An email sent prior to publication to staff and faculty seemed to hint at potential trouble, stating, “It is a compelling story that, if accurately written, will serve the University well.” Overall, though, it was a hopeful tone, again seemingly unaware of how the more inflammatory portions of the interviews would clearly take lead. Then again, they can’t take the entire blame. You can’t possibly track anonymous sources and their contributions. 

Stripling’s recent headlines (at time of publication), “Edinboro President, Who Boasted of His Ability to Circumvent Faculty Resistance, Will Resign,” along with “A Tough-Talking President Tried to Fix a College. Then He Came Undone,” and “Edinboro U. Chief Has ‘Irretrievably Lost’ Ability to Lead, Faculty Say,” are the things that potential future Edinboro students and their parents will see when they look at Edinboro. And as enrollment is already lower than it has been in decades, this can’t be a good omen for the university. 

In the wake of Walker leaving, it’s doubtful that Edinboro’s reputation will immediately recover. Enrollment could continue to drop, at least for the next academic year. And can you blame those incoming freshmen and their families? They most definitely are thinking, “If Edinboro wants to better its attrition rate of students, they should work on bettering the attrition rate of presidents, too.” Unless we’re in for a surprise, we have to prepare for less than stellar numbers. 

Additionally, the process of finding a new president is a long and expensive one. The expensive part is not something that Edinboro can deal with right now. 

We have Hannan as acting president. An Edinboro veteran, he’s been at the university for 30 years in various positions: professor, department chair, associate dean, provost.
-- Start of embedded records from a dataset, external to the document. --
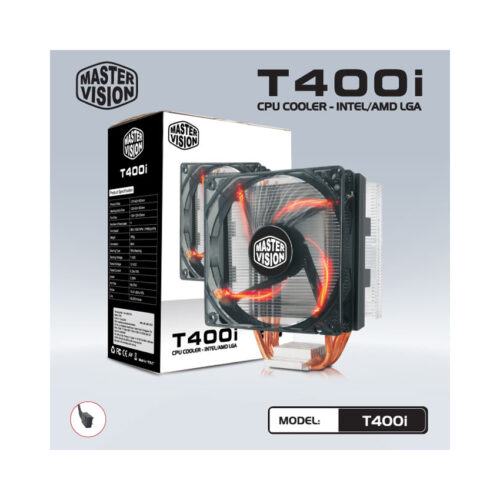 Tản nhiệt khí VSP Master  T400i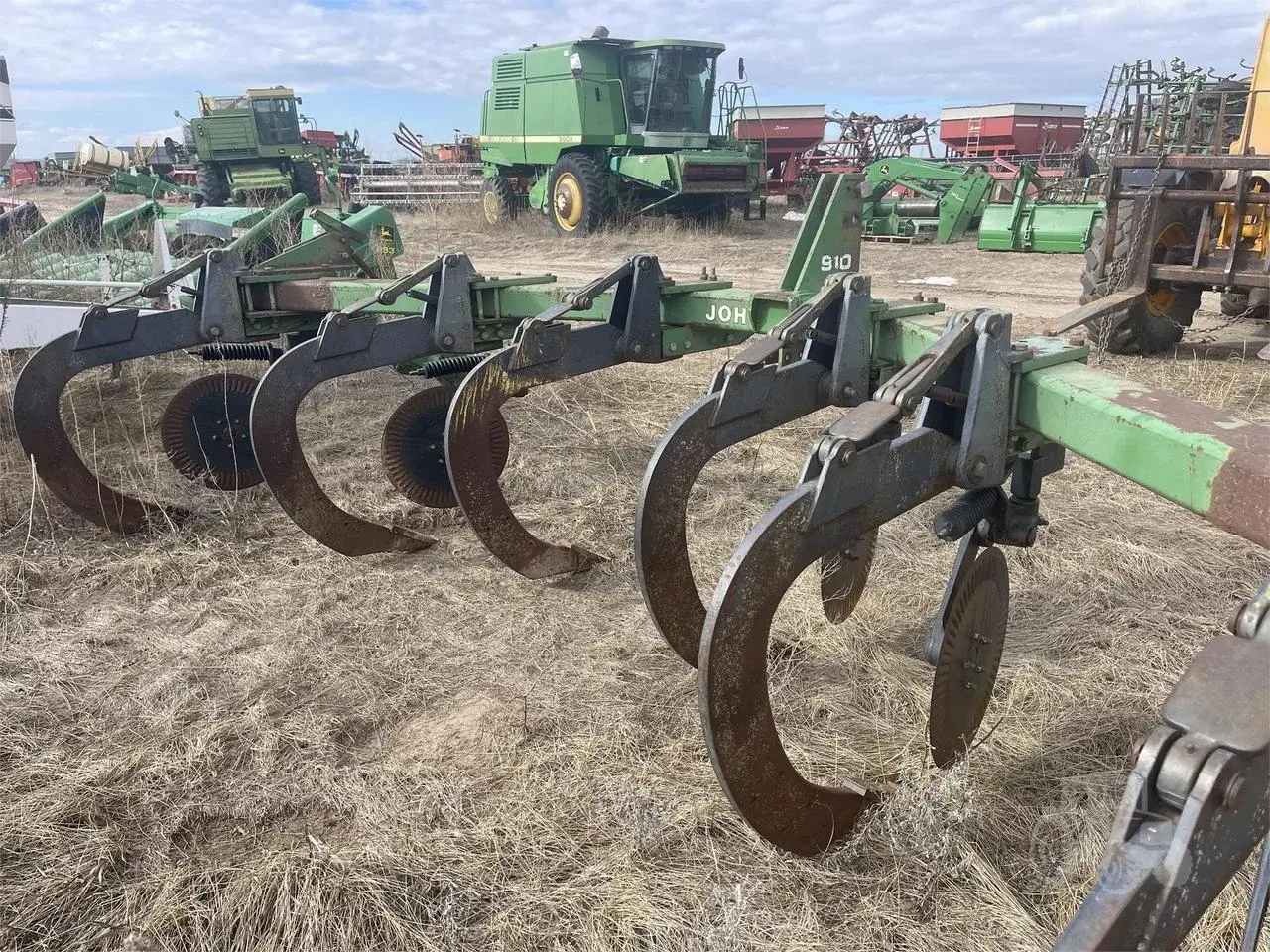 Глубокорыхлитель John Deere 910 Код: ГЛ0018
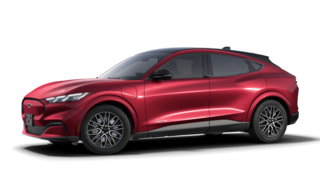 2025 Ford Mustang Mach-E Premium SUV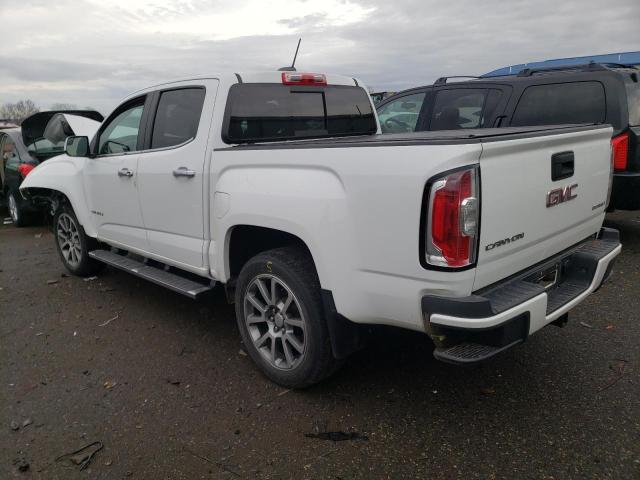 2017 GMC CANYON DEN 1GTG6EEN9H1251068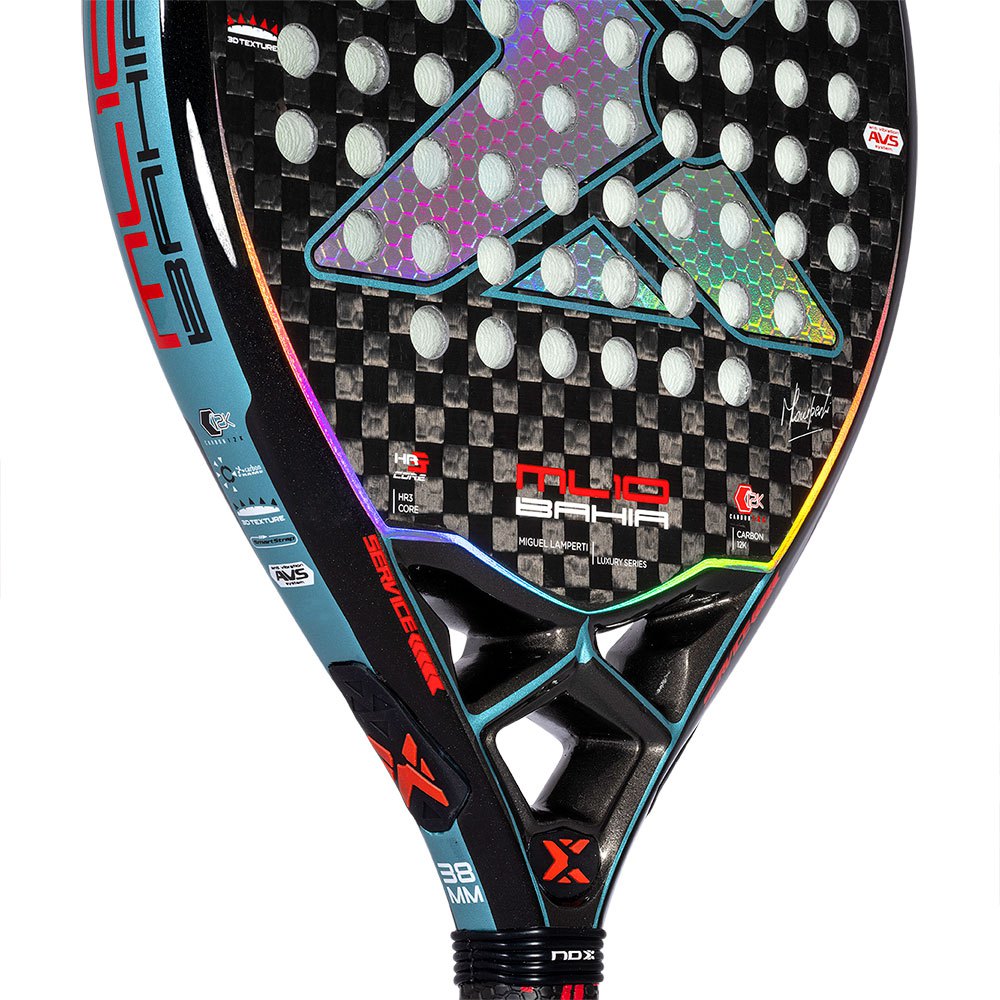 Pala Padel ML10 LUXURY BAHIA 2023 - NOX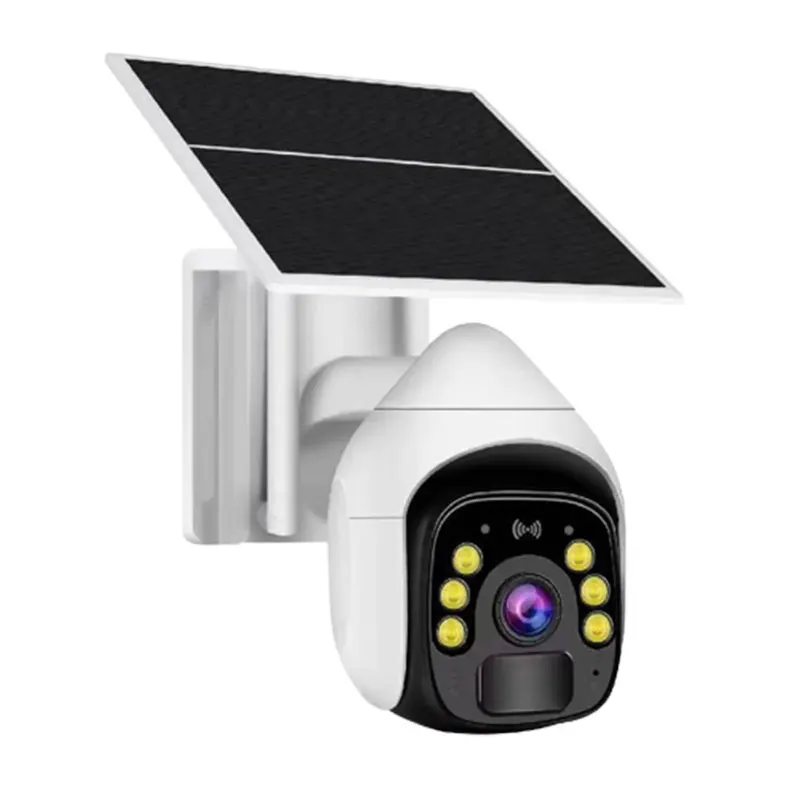 2MP 1080P O-Kam APP Solar Power Full Color Wireless PTZ 4G Camera AI Humanoid Detection Home Security CCTV Baby Monitor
The Edinboro faculty union has already praised him, saying faculty members are “enthusiastic about moving the focus back to our students and working together to ensure their future success.” And in the recent Chronicle article, APSCUF President Marc Sylvester said, “We are now able to move forward with a long time trusted member of our faculty and administration as our leader.” 

He’s not leaving ‘Boro. He’s not the careerist Walker complained about in that initial Chronicle article. He has the trust of the faculty. He clearly can do this job.  

So the question here is: do we really need a long, drawn-out search when the man for the job has possibly been in front of our eyes the whole time? Hannan has the potential to turn this university around and steer it back onto the path of success, even if it won’t be an easy task.

If this fallout had taken a different course and Walker would have stayed, nothing would have ever been the same. The faculty was never going to trust him again in the way that a boss must be trusted in order to achieve any level of true success. And with the fire that had been lit under the feet of students, if Walker had stayed, any move he made would have been met with huge opposition. His image, here on campus, has been destroyed personally and publicly. 

There was no way Walker could have survived this. But will the university?